== THE REQUEST ==
Summarize the OPEC passage below in two sentences.

── PASSAGE ──

OPEC was formed in 1960 with five founding members Iran, Iraq, Kuwait, Saudi Arabia
and Venezuela. By the end of 1971 six other nations had joined the group: Qatar,
Indonesia, Libya, United Arab Emirates, Algeria and Nigeria. These nations had
experienced a decline in the real value of their product since foundation of the
Organization of Petroleum Exporting Countries.
Throughout the post war period exporting countries found increasing demand for their
crude oil and a 40% decline in the purchasing power of a barrel of crude.
In March 1971, the balance of power shifted. That month, the Texas Railroad
Commission set pro ration at 100 percent for the first time. This meant that Texas
producers were no longer limited in the amount of oil that they could produce. More
importantly, it meant that the power to control crude oil prices shifted from the
United States cartel (Texas, Oklahoma and Louisiana) to OPEC.

───
── GIVEN ENTRIES ──

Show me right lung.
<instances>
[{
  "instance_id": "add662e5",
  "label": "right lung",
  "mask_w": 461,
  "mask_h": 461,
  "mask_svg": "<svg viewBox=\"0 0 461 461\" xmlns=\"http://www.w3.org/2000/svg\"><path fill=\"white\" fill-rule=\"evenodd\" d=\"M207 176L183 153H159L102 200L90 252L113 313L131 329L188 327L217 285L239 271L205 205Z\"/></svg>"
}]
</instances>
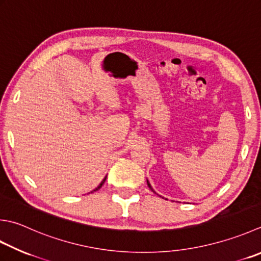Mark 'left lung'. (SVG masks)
Segmentation results:
<instances>
[{"instance_id": "obj_1", "label": "left lung", "mask_w": 261, "mask_h": 261, "mask_svg": "<svg viewBox=\"0 0 261 261\" xmlns=\"http://www.w3.org/2000/svg\"><path fill=\"white\" fill-rule=\"evenodd\" d=\"M147 185H148V187H149V189H150V190L151 191H154V190H152V188H151V186H150V183L149 182H148V180H147ZM155 192V191H154Z\"/></svg>"}]
</instances>
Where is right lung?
Masks as SVG:
<instances>
[{
    "label": "right lung",
    "instance_id": "right-lung-1",
    "mask_svg": "<svg viewBox=\"0 0 261 261\" xmlns=\"http://www.w3.org/2000/svg\"><path fill=\"white\" fill-rule=\"evenodd\" d=\"M105 180H106V176L104 177V180L100 182V185H99L98 187H97L96 189H94V190H93V191H91V192H94V191H97V190H98V189H100V188H101V186H103V185H104V182H105Z\"/></svg>",
    "mask_w": 261,
    "mask_h": 261
}]
</instances>
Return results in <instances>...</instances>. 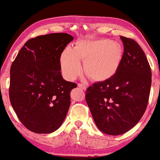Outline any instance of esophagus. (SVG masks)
Here are the masks:
<instances>
[{
    "label": "esophagus",
    "mask_w": 160,
    "mask_h": 160,
    "mask_svg": "<svg viewBox=\"0 0 160 160\" xmlns=\"http://www.w3.org/2000/svg\"><path fill=\"white\" fill-rule=\"evenodd\" d=\"M78 87L82 89V90H86V88H87L86 85H84V84H82V83H78Z\"/></svg>",
    "instance_id": "34e87169"
}]
</instances>
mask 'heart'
Masks as SVG:
<instances>
[{"label": "heart", "instance_id": "b5f03b06", "mask_svg": "<svg viewBox=\"0 0 160 160\" xmlns=\"http://www.w3.org/2000/svg\"><path fill=\"white\" fill-rule=\"evenodd\" d=\"M120 42L107 38L82 40L72 49L66 48L60 57L62 75L72 80L82 72L80 60L84 62L85 74L95 82H104L114 76L122 60Z\"/></svg>", "mask_w": 160, "mask_h": 160}]
</instances>
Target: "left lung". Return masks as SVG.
Segmentation results:
<instances>
[{
	"label": "left lung",
	"mask_w": 160,
	"mask_h": 160,
	"mask_svg": "<svg viewBox=\"0 0 160 160\" xmlns=\"http://www.w3.org/2000/svg\"><path fill=\"white\" fill-rule=\"evenodd\" d=\"M124 53L111 79L88 88L85 100L101 131L111 136L125 133L139 122L147 109L152 71L140 46L121 36Z\"/></svg>",
	"instance_id": "obj_1"
}]
</instances>
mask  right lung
I'll use <instances>...</instances> for the list:
<instances>
[{"instance_id":"obj_1","label":"right lung","mask_w":160,"mask_h":160,"mask_svg":"<svg viewBox=\"0 0 160 160\" xmlns=\"http://www.w3.org/2000/svg\"><path fill=\"white\" fill-rule=\"evenodd\" d=\"M74 39L67 33H51L28 40L10 69L9 98L25 128L51 133L64 122L75 82L63 79L60 57Z\"/></svg>"}]
</instances>
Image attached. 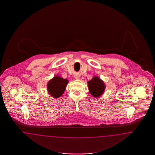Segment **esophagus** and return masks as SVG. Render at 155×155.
<instances>
[{
    "label": "esophagus",
    "instance_id": "esophagus-1",
    "mask_svg": "<svg viewBox=\"0 0 155 155\" xmlns=\"http://www.w3.org/2000/svg\"><path fill=\"white\" fill-rule=\"evenodd\" d=\"M75 79H79L80 78V76L78 75H75L74 76Z\"/></svg>",
    "mask_w": 155,
    "mask_h": 155
}]
</instances>
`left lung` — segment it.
Masks as SVG:
<instances>
[{
	"label": "left lung",
	"mask_w": 155,
	"mask_h": 155,
	"mask_svg": "<svg viewBox=\"0 0 155 155\" xmlns=\"http://www.w3.org/2000/svg\"><path fill=\"white\" fill-rule=\"evenodd\" d=\"M87 84L90 94L95 98L101 97L105 89L104 83L98 77H94Z\"/></svg>",
	"instance_id": "8db88e82"
}]
</instances>
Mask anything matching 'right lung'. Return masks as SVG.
I'll return each mask as SVG.
<instances>
[{
  "mask_svg": "<svg viewBox=\"0 0 155 155\" xmlns=\"http://www.w3.org/2000/svg\"><path fill=\"white\" fill-rule=\"evenodd\" d=\"M68 84V81L67 79H64L58 75L54 77L47 84L49 94L54 98H59L64 93Z\"/></svg>",
  "mask_w": 155,
  "mask_h": 155,
  "instance_id": "1",
  "label": "right lung"
}]
</instances>
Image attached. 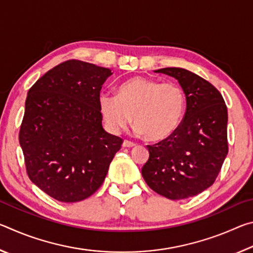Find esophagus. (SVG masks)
I'll return each mask as SVG.
<instances>
[{
  "mask_svg": "<svg viewBox=\"0 0 253 253\" xmlns=\"http://www.w3.org/2000/svg\"><path fill=\"white\" fill-rule=\"evenodd\" d=\"M135 146H136V144L130 142V140H124V143H123V147L130 148V147H135Z\"/></svg>",
  "mask_w": 253,
  "mask_h": 253,
  "instance_id": "1",
  "label": "esophagus"
}]
</instances>
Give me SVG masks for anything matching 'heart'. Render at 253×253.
<instances>
[{"label": "heart", "mask_w": 253, "mask_h": 253, "mask_svg": "<svg viewBox=\"0 0 253 253\" xmlns=\"http://www.w3.org/2000/svg\"><path fill=\"white\" fill-rule=\"evenodd\" d=\"M99 109L108 129L121 132L130 125L148 140L158 142L172 136L186 110V96L174 81L134 77L118 89L117 96L101 93Z\"/></svg>", "instance_id": "obj_1"}]
</instances>
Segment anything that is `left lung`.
<instances>
[{"label":"left lung","instance_id":"left-lung-1","mask_svg":"<svg viewBox=\"0 0 253 253\" xmlns=\"http://www.w3.org/2000/svg\"><path fill=\"white\" fill-rule=\"evenodd\" d=\"M155 72L173 77L186 96L183 122L169 138L147 145L142 175L154 192L169 200L195 196L212 185L228 155V109L220 91L182 68Z\"/></svg>","mask_w":253,"mask_h":253}]
</instances>
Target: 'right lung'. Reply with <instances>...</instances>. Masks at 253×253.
Returning <instances> with one entry per match:
<instances>
[{
  "mask_svg": "<svg viewBox=\"0 0 253 253\" xmlns=\"http://www.w3.org/2000/svg\"><path fill=\"white\" fill-rule=\"evenodd\" d=\"M113 75L80 60L55 66L28 92L19 140L32 183L60 202L101 186L123 139L102 128L99 96Z\"/></svg>",
  "mask_w": 253,
  "mask_h": 253,
  "instance_id": "right-lung-1",
  "label": "right lung"
}]
</instances>
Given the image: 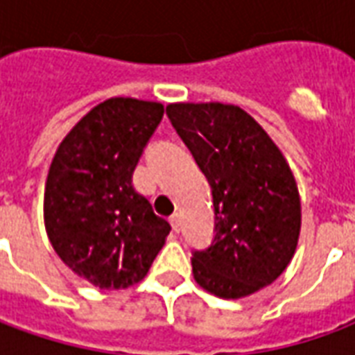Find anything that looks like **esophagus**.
Wrapping results in <instances>:
<instances>
[{
    "mask_svg": "<svg viewBox=\"0 0 355 355\" xmlns=\"http://www.w3.org/2000/svg\"><path fill=\"white\" fill-rule=\"evenodd\" d=\"M169 223H171V226H173V230L175 232L180 230V215H177V213H175V215L169 218Z\"/></svg>",
    "mask_w": 355,
    "mask_h": 355,
    "instance_id": "obj_1",
    "label": "esophagus"
}]
</instances>
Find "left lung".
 I'll return each instance as SVG.
<instances>
[{
  "mask_svg": "<svg viewBox=\"0 0 355 355\" xmlns=\"http://www.w3.org/2000/svg\"><path fill=\"white\" fill-rule=\"evenodd\" d=\"M171 123L213 188L215 239L192 257L193 279L243 298L289 266L300 236V196L289 163L261 123L223 102H173Z\"/></svg>",
  "mask_w": 355,
  "mask_h": 355,
  "instance_id": "obj_1",
  "label": "left lung"
}]
</instances>
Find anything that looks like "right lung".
I'll return each mask as SVG.
<instances>
[{
    "label": "right lung",
    "instance_id": "right-lung-1",
    "mask_svg": "<svg viewBox=\"0 0 355 355\" xmlns=\"http://www.w3.org/2000/svg\"><path fill=\"white\" fill-rule=\"evenodd\" d=\"M162 117V102L114 96L89 110L53 155L45 230L60 261L98 289L142 282L169 236V223L132 188Z\"/></svg>",
    "mask_w": 355,
    "mask_h": 355
}]
</instances>
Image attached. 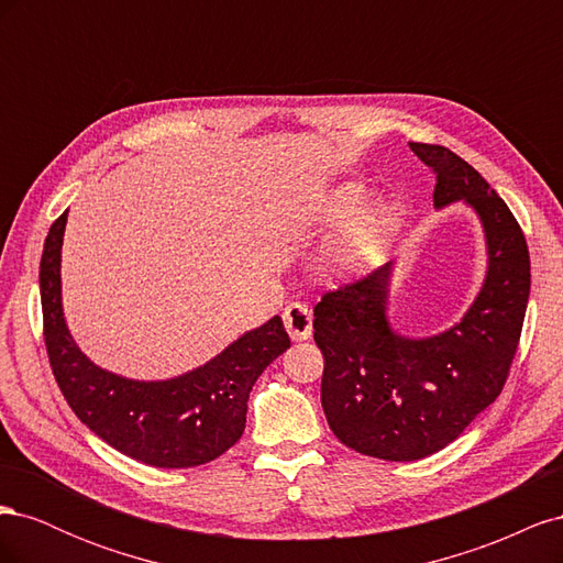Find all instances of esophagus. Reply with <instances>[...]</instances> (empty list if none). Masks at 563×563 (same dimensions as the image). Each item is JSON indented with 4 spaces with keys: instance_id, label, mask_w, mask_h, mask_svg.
I'll list each match as a JSON object with an SVG mask.
<instances>
[{
    "instance_id": "obj_1",
    "label": "esophagus",
    "mask_w": 563,
    "mask_h": 563,
    "mask_svg": "<svg viewBox=\"0 0 563 563\" xmlns=\"http://www.w3.org/2000/svg\"><path fill=\"white\" fill-rule=\"evenodd\" d=\"M284 327L291 340H308L312 335V310L302 302L286 305L284 310Z\"/></svg>"
}]
</instances>
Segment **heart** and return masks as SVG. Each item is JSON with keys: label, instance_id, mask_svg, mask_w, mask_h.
<instances>
[{"label": "heart", "instance_id": "obj_1", "mask_svg": "<svg viewBox=\"0 0 563 563\" xmlns=\"http://www.w3.org/2000/svg\"><path fill=\"white\" fill-rule=\"evenodd\" d=\"M364 190L360 185H345L333 195L329 211L343 216L360 203ZM391 223V209L385 201L368 203L356 213L350 223L338 232L335 240L327 249V265L335 275H360L373 258V253L383 244Z\"/></svg>", "mask_w": 563, "mask_h": 563}]
</instances>
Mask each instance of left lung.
Segmentation results:
<instances>
[{"label":"left lung","mask_w":563,"mask_h":563,"mask_svg":"<svg viewBox=\"0 0 563 563\" xmlns=\"http://www.w3.org/2000/svg\"><path fill=\"white\" fill-rule=\"evenodd\" d=\"M437 174L434 209L463 201L479 218L486 275L451 329L408 338L391 329L395 263L327 294L314 308L323 354L321 406L333 434L371 457L411 463L455 441L498 399L531 294V261L512 211L479 172L441 145L408 143Z\"/></svg>","instance_id":"8db88e82"}]
</instances>
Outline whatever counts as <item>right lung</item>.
I'll use <instances>...</instances> for the list:
<instances>
[{
  "mask_svg": "<svg viewBox=\"0 0 563 563\" xmlns=\"http://www.w3.org/2000/svg\"><path fill=\"white\" fill-rule=\"evenodd\" d=\"M67 211L51 225L40 263L44 343L63 397L91 432L133 460L180 470L211 463L246 428V401L261 373L291 347L282 317L246 331L213 360L166 380H133L100 368L67 329L60 249Z\"/></svg>",
  "mask_w": 563,
  "mask_h": 563,
  "instance_id": "obj_1",
  "label": "right lung"
}]
</instances>
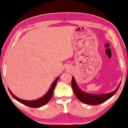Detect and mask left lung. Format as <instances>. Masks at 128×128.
Here are the masks:
<instances>
[{"mask_svg":"<svg viewBox=\"0 0 128 128\" xmlns=\"http://www.w3.org/2000/svg\"><path fill=\"white\" fill-rule=\"evenodd\" d=\"M120 83H121V82L119 84L118 87L112 92L106 94H94L87 93L82 90L78 86L74 77H72V86L75 96L82 102L88 105H98L108 100L116 93L120 86Z\"/></svg>","mask_w":128,"mask_h":128,"instance_id":"1","label":"left lung"}]
</instances>
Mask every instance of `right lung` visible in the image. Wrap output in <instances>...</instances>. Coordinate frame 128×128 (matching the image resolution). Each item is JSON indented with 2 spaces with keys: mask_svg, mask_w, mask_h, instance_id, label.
I'll return each instance as SVG.
<instances>
[{
  "mask_svg": "<svg viewBox=\"0 0 128 128\" xmlns=\"http://www.w3.org/2000/svg\"><path fill=\"white\" fill-rule=\"evenodd\" d=\"M59 77L56 78L54 80L53 82V83L50 86V89H49L48 92H46V93L45 94L44 96H42V97L40 98L35 100H22L21 98H19L16 96H15L14 94L12 93V92L10 90V89L8 88V91L11 94V95L13 96V97L14 98L15 100H16L17 101L20 102L22 104L26 105V106H30V107L32 108H38V107H40V106H44L46 104H47L50 98H52V94H53L54 89H55V87L56 85V83L58 82V80L59 79Z\"/></svg>",
  "mask_w": 128,
  "mask_h": 128,
  "instance_id": "add662e5",
  "label": "right lung"
}]
</instances>
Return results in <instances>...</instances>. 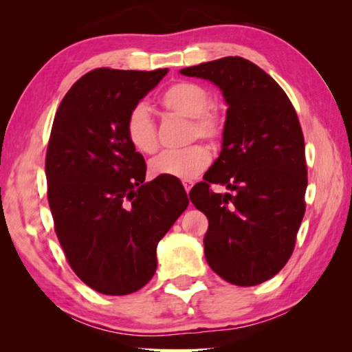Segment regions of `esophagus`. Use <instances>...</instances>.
Returning a JSON list of instances; mask_svg holds the SVG:
<instances>
[{
  "instance_id": "obj_1",
  "label": "esophagus",
  "mask_w": 352,
  "mask_h": 352,
  "mask_svg": "<svg viewBox=\"0 0 352 352\" xmlns=\"http://www.w3.org/2000/svg\"><path fill=\"white\" fill-rule=\"evenodd\" d=\"M183 186H184V189H186V192H189L190 188L194 186V182L192 180H184L183 182Z\"/></svg>"
}]
</instances>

───

== THE REPLY ==
OPEC was formed in 1960 by Iran, Iraq, Kuwait, Saudi Arabia and Venezuela, and six more nations had joined by the end of 1971, while exporting countries saw rising demand for their crude but a 40% decline in the purchasing power of a barrel. In March 1971 the Texas Railroad Commission set pro ration at 100 percent for the first time, which removed limits on Texas production and shifted the power to control crude oil prices from the United States cartel to OPEC.